[BEGIN PAGE TEXT]
Two gestures characterize the student of Seventh Grade: an outer, active interest and curiosity, and a dynamic inner questioning. An appetite for knowledge of world phenomena mingles with a budding capacity for reflection and the first prompting of self-reflection. In this picture of emerging forces, the physical changes that establish sexual identity and capacity begin to manifest more clearly. The seventh grade curriculum themes mirror the pupils' outer exploration of world and inner journey.
HISTORY: Seventh Grade history is an intensive study of the Renaissance, the Reformation, and the Age of Exploration and Discovery. This was a great turning point in the evolution of human consciousness, for it ushered in a new age of wide scientific inquiry and exploration and new artistic impulses. Our study is done through the biography of some of the colorful dramatic figures of the times such as Joan of Arc, Michelangelo, Leonardo, Martin Luther and several of the great explorers.
ENGLISH: The class attempts to develop different forms of expression in writing through the study of "Wish, Wonder, and Surprise." In writing, contrasting moods such as joy/sorrow and blessing/condemnation are practiced. Assignments in dictation and composition are continued, along with a weekly list of spelling words. During the second half of the year, the class works with the 2000 most commonly misspelled words. Intense work in punctuation and grammar is done, and the class is introduced to different poetical forms. A class play is performed.
PHYSICS: The focus of these lessons is on magnetism and electricity, including their history and practical uses. The subject of mechanics includes the study of the lever and its relationship to the human arm, and continues with a study of the wheel and axle, the pulley, the inclined plane, and gravity. The approach includes experimentation and observation in order to discover laws and concepts. Biographies of important physicists are told.
CHEMISTRY: Chemistry is introduced with the study of combustion. Experiments are done in which organic and inorganic substances are subjected to burning, and the students observe this process, noting the color of the flame, the smell, and the residue of the ash. Exploration of the properties of acids and bases and the study of the limestone cycle, including firing and hydration, conclude this introduction to Chemistry.
PHYSIOLOGY: This study looks at life processes of blood circulation, respiration, and digestion in the human being. As the student lives on the threshold of childhood and adolescence, he/she can enter into a feeling of health and nutrition without falling into egoistic fads. We spend more than a week exploring human sexuality. Oral reports focus on addiction.
[END PAGE TEXT]
◆ **TASK SET**
1: In the seventh grade curriculum text, what does chemistry begin with?
2: Repeat the seventh grade curriculum text word for word between "PHYSIOLOGY: This study" and "focus on addiction.", inclusive.
[BEGIN DATA EXTRACT]
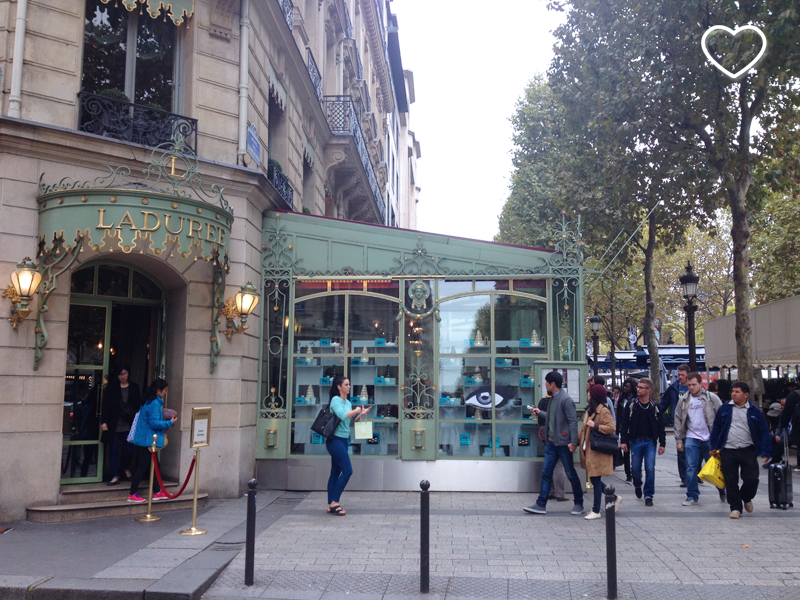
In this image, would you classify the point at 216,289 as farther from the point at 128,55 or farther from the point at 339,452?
the point at 128,55

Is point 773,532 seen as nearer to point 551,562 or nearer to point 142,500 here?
point 551,562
[END DATA EXTRACT]
◆ **WRITTEN RESPONSES**
1: Chemistry begins with the study of combustion.

2:
PHYSIOLOGY: This study looks at life processes of blood circulation, respiration, and digestion in the human being. As the student lives on the threshold of childhood and adolescence, he/she can enter into a feeling of health and nutrition without falling into egoistic fads. We spend more than a week exploring human sexuality. Oral reports focus on addiction.